What the task asks:
Since only part of the material below is wanted, output exactly the lines from the one with "family: Herpestidae" up to and including the one with "Label granularity: sequence-level.".

Data section:

*-*-*

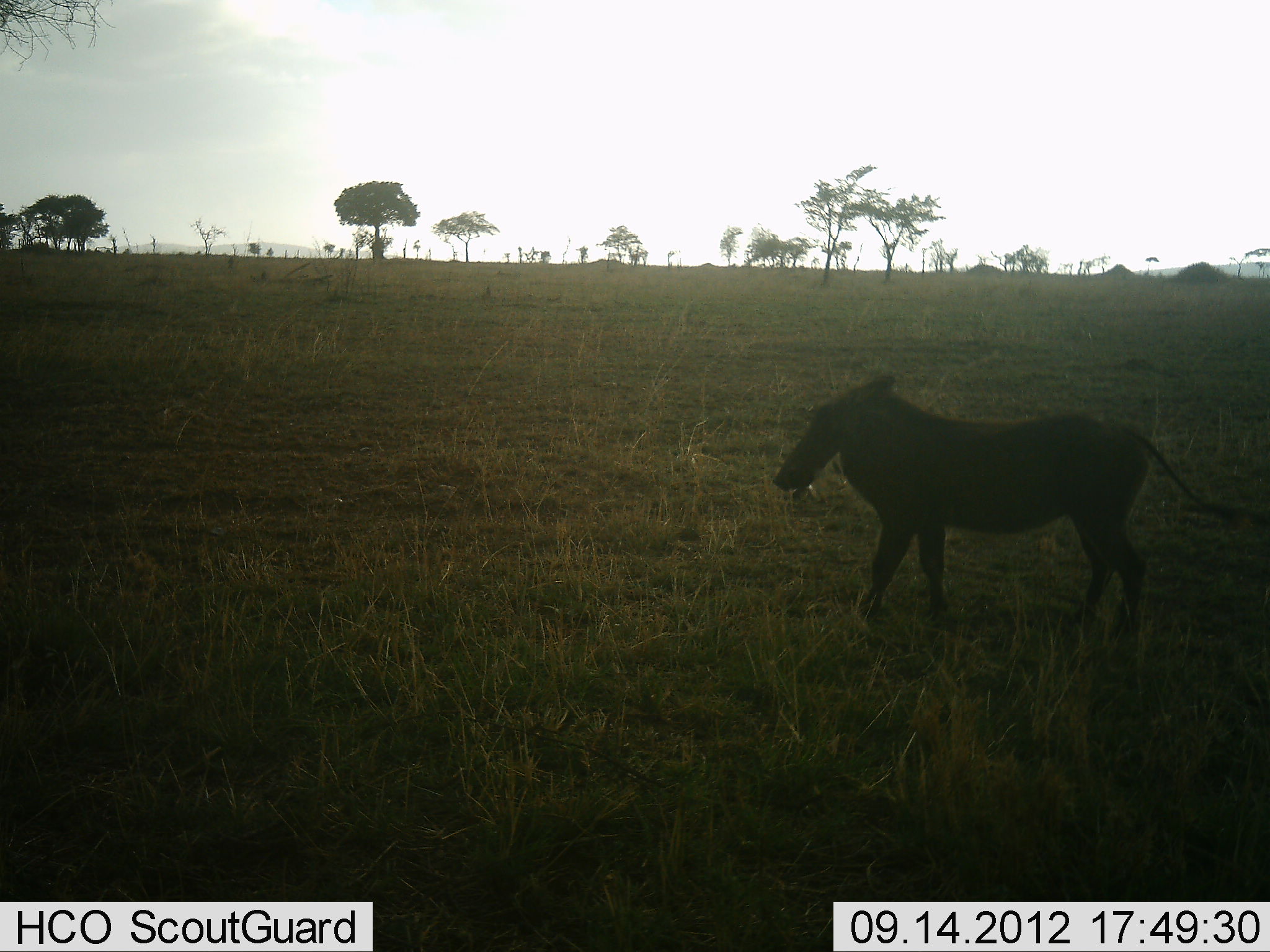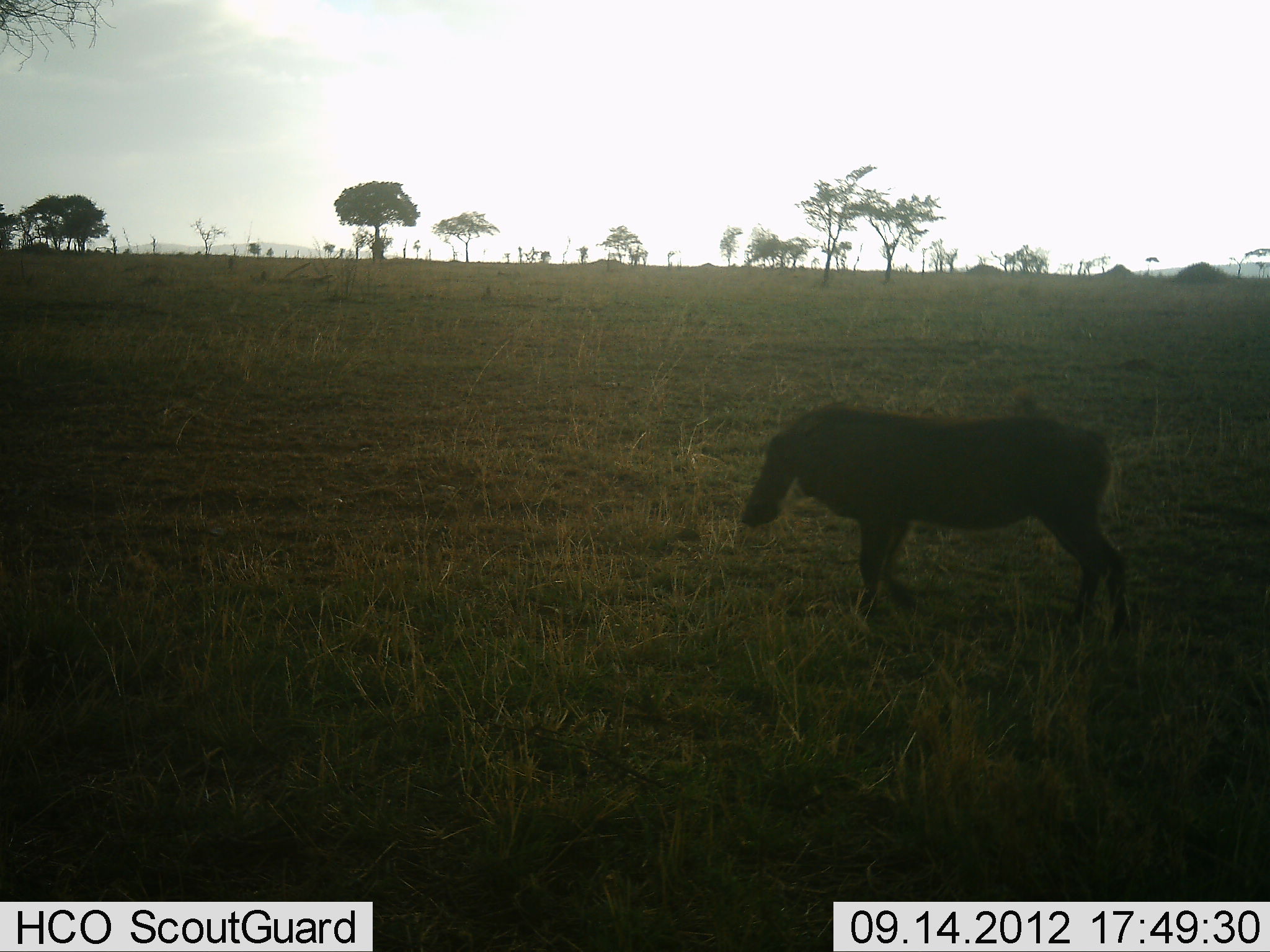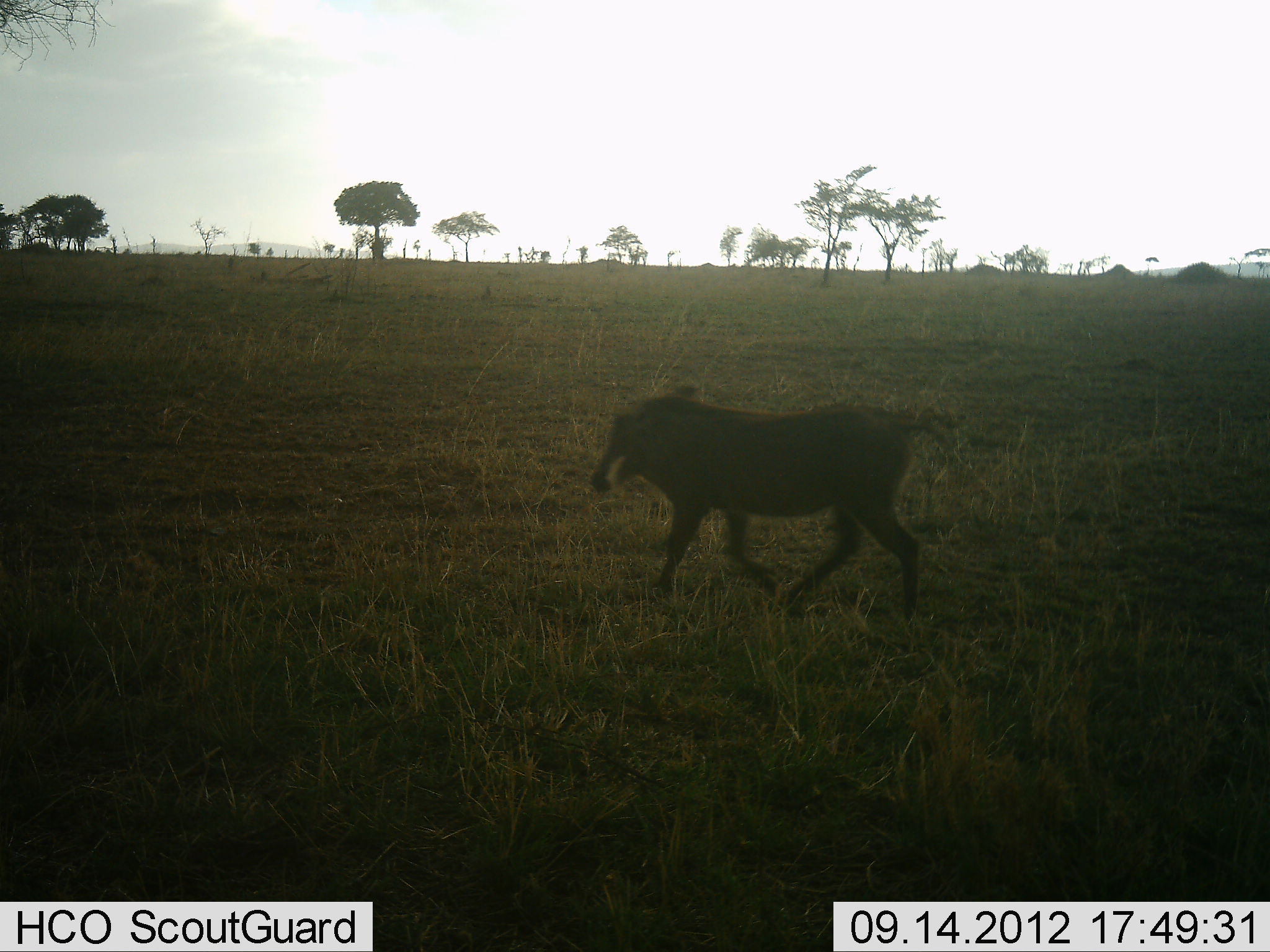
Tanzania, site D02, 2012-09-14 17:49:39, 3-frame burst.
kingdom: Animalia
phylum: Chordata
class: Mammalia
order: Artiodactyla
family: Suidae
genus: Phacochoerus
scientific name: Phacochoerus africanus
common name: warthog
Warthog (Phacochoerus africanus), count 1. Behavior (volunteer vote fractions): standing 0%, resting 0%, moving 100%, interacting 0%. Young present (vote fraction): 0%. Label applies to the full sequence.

*-*-*

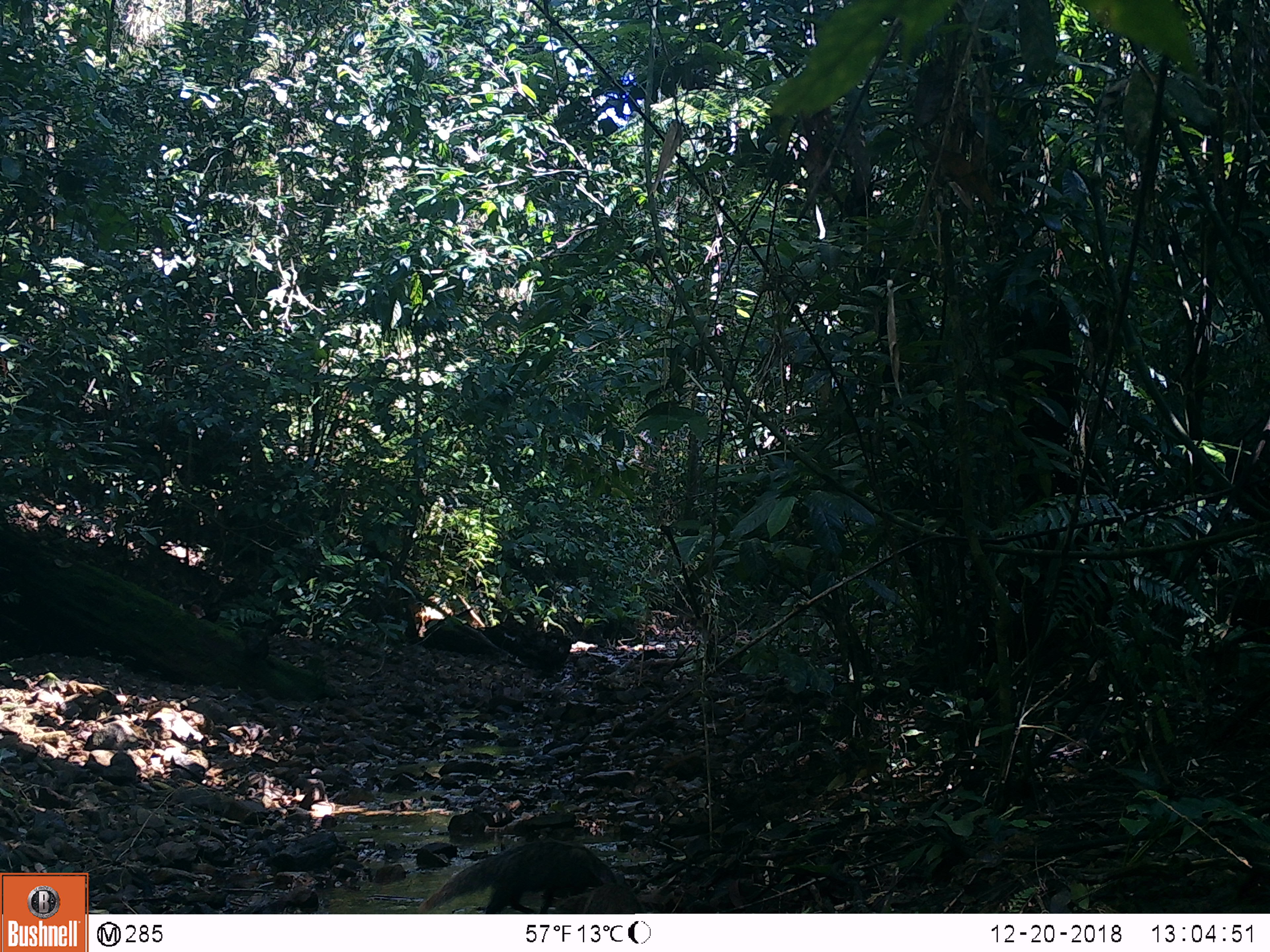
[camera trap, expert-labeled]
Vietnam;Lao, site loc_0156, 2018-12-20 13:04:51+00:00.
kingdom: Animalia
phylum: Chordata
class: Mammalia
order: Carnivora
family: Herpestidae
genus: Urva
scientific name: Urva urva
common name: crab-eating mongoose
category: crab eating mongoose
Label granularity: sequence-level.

*-*-*

Answer section:
family: Herpestidae
genus: Urva
scientific name: Urva urva
common name: crab-eating mongoose
category: crab eating mongoose
Label granularity: sequence-level.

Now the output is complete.